Novartis today revealed encouraging top-line results from the pre-specified interim analysis of the Phase III APPLAUSE-IgAN study (NCT04578834) at 9 months. Iptacopan, an investigational factor B inhibitor targeting the alternative complement pathway, demonstrated superiority versus placebo in proteinuria (protein in urine) reduction and provided a clinically meaningful and highly statistically significant proteinuria reduction on top of supportive care in patients with IgA nephropathy (IgAN), a complement-mediated disease.
The safety profile of iptacopan (200 mg twice daily) in the research was similar with previously reported data. The study will continue in a double-blind method to assess iptacopan’s capacity to decrease IgAN progression by monitoring eGFR slope over 24 months – the primary endpoint at the study’s conclusion, with topline results expected in 2025.
Expected US Filing
Novartis is expected to file for accelerated approval of Iptacopan in H1 2024
Expert opinion on Positive Phase III Results of Iptacopan in Proteinuria Reduction:
“These positive data from the Phase III APPLAUSE study reinforce the potential of iptacopan to provide clinically meaningful benefit to patients with IgAN, a debilitating disease that affects mostly young adults,” said Shreeram Aradhye, M.D., President, Development and Chief Medical Officer, Novartis. “We are excited about this milestone in the development of our factor B inhibitor of the alternative complement pathway and remain focused on further advancing our portfolio of renal programs through pivotal trials.”
IgA nephropathy (IgAN) and Unmet Need:
Each year, it is anticipated that roughly 25 persons per million are newly diagnosed with IgAN. Within 10 years, up to 30% of persons with IgAN who have chronic higher levels of proteinuria (1 g/day) may develop renal failure.
IgAN is caused by an autoimmune response to an aberrant type of IgA, which results in the development of immune complexes that deposit in the kidney. These immunological complexes cause an inflammatory response, resulting in gradual kidney damage and kidney function loss.

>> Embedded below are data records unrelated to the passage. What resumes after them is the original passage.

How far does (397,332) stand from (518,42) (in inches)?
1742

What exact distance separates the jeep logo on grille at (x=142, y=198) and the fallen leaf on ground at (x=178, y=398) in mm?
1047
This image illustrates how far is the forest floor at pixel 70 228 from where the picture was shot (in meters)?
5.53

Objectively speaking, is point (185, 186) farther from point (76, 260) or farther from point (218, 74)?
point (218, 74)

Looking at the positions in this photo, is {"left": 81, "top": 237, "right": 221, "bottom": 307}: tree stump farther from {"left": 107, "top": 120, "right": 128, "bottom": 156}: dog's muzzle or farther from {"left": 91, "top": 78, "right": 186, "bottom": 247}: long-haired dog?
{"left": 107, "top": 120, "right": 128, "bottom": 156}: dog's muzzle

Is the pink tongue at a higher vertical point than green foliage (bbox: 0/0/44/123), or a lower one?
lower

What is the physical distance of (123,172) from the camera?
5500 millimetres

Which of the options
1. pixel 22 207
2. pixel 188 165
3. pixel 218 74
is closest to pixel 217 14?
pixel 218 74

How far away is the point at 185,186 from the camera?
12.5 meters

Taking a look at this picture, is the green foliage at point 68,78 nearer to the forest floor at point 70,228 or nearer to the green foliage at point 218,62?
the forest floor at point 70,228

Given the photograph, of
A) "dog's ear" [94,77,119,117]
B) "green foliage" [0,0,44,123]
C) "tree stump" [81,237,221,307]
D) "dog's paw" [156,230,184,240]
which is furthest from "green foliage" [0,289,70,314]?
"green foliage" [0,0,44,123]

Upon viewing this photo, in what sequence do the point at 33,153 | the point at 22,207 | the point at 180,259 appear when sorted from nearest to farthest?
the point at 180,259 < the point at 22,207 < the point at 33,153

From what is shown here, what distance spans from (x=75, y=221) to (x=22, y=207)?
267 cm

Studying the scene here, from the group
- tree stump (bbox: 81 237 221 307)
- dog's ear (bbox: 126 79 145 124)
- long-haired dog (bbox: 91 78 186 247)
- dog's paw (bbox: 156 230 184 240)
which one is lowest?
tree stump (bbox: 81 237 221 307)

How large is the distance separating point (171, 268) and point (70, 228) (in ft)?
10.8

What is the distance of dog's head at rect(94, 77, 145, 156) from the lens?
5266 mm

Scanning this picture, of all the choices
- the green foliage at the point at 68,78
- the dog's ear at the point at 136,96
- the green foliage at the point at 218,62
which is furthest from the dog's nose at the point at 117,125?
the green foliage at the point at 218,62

Within 10 years, up to 30% of persons with IgAN who have chronic higher levels of proteinuria (1 g/day) may develop renal failure
There is a need for effective, targeted therapies for IgAN that slow or prevent progression to kidney failure. Although current supportive care and treatment can help, they don’t address a key pathogenic step in the progression of IgAN: activation of the complement system.
About Iptacopan:
Iptacopan is a proximal complement inhibitor that is taken orally and inhibits the alternative complement pathway by binding to factor B.

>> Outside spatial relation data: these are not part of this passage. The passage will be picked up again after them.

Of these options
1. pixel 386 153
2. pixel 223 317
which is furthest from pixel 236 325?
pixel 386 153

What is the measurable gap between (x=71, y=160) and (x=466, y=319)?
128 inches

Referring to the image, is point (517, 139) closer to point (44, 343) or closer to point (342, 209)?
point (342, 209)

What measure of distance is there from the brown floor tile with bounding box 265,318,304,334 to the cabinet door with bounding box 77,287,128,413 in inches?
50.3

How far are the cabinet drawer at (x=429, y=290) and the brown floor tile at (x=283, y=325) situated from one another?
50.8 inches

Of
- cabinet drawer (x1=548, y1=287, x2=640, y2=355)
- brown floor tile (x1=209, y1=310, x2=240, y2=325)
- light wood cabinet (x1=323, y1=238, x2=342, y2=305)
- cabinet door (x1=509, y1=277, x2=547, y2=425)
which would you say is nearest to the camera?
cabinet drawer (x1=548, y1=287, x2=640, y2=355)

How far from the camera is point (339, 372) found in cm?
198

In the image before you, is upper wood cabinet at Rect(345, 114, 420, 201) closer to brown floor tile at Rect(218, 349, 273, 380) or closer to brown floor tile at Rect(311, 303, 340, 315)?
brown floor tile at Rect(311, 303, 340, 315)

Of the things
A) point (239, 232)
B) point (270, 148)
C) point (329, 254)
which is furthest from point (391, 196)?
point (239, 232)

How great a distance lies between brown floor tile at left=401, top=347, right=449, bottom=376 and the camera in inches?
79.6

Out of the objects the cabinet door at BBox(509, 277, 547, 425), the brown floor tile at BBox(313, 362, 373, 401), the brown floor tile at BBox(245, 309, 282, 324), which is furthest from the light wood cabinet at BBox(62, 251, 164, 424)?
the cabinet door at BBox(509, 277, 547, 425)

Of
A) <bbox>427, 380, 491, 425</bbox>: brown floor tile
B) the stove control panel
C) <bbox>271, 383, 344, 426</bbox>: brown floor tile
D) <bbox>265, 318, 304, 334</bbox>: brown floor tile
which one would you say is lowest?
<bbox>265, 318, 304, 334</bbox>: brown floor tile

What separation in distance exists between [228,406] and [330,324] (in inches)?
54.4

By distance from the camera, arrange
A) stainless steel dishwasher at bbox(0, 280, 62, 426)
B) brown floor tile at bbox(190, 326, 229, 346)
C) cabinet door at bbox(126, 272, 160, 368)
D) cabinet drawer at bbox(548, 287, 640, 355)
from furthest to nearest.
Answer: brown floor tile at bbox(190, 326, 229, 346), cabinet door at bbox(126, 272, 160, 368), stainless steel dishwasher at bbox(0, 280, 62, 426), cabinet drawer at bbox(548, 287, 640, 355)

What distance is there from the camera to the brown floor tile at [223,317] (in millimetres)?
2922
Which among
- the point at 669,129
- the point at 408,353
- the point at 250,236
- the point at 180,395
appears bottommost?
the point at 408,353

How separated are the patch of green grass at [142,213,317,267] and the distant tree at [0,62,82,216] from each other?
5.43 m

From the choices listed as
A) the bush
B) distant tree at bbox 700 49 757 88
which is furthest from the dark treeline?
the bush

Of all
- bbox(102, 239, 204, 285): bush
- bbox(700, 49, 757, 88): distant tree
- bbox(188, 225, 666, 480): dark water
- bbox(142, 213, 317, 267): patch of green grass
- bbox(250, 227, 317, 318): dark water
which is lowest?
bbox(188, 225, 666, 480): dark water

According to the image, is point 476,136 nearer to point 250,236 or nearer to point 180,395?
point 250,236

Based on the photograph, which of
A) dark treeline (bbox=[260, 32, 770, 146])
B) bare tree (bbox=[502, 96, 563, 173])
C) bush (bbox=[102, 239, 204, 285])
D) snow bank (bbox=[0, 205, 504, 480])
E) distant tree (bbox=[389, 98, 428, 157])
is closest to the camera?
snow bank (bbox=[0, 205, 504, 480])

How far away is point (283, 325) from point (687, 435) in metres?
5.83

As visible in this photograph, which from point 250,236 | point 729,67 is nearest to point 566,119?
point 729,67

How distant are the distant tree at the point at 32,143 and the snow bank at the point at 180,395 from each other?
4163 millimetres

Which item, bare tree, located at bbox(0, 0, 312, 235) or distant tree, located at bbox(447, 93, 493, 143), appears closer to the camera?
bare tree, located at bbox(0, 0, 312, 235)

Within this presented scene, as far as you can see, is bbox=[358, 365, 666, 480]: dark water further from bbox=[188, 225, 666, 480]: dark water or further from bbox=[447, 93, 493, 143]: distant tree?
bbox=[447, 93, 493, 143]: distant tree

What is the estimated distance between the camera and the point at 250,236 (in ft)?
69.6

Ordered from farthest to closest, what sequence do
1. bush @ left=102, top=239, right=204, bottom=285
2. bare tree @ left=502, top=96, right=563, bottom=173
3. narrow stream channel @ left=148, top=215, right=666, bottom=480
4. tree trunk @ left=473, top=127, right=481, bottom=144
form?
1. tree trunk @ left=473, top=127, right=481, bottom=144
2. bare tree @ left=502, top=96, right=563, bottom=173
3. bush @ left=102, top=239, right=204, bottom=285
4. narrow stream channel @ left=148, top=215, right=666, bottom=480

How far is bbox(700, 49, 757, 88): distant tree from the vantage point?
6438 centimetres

Novartis discovered and developed iptacopan, which intends to treat IgAN and other complement-mediated illnesses by blocking factor B, a protease required for the alternative complement pathway.
Iptacopan, discovered at Novartis Biomedical Research, is currently being developed for a variety of complement-mediated diseases, including PNH, IgAN, C3 glomerulopathy (C3G), immune complex membranoproliferative glomerulonephritis (IC-MPGN), and atypical hemolytic uremic syndrome (aHUS).
Clinical Trials of Iptacopan in multiple complement-mediated diseases:
Following promising Phase III results in paroxysmal nocturnal hemoglobinuria (APPLY-PNH [NCT04558918] and APPOINT-PNH [NCT04558918]), regulators are reviewing iptacopan. Iptacopan is also being studied in Phase III clinical trials for C3 glomerulopathy (APPEAR-C3G [NCT04817618]), atypical hemolytic uremic syndrome (APPELHUS [NCT04889430]), and immune complex membranoproliferative glomerulonephritis (APPARENT [NCT05755386]).
Iptacopan Designations:
Iptacopan has received FDA Breakthrough Therapy Designation in PNH, FDA Breakthrough Therapy Designation in C3G, orphan drug designations from the FDA and EMA in PNH and C3G, EMA PRIME designation for C3G, and EMA orphan drug designation in IgAN based on disease prevalence, unmet needs, and data from Phase II studies.
| S.No | Indication | Region | Designation |
|---|---|---|---|
| 1 | paroxysmal nocturnal hemoglobinuria (PNH) | US | FDA Breakthrough Therapy Designation |
| 2 | C3 glomerulopathy (C3G) | US | FDA Breakthrough Therapy Designation, orphan drug designations |
| 3 | paroxysmal nocturnal hemoglobinuria (PNH) | US | orphan drug designations |
| 4 | paroxysmal nocturnal hemoglobinuria (PNH) | EU | orphan drug designations |
| 5 | C3 glomerulopathy (C3G) | EU | orphan drug designations, PRIME designation |
| 6 | IgA nephropathy (IgAN) | EU | orphan drug designations |
The recent acquisition of Chinook Therapeutics strengthens Novartis’ renal portfolio with two more late-stage IgAN therapies under development, supplementing the existing pipeline.
Novartis intends to submit for possible accelerated approval with the FDA in H1 2024.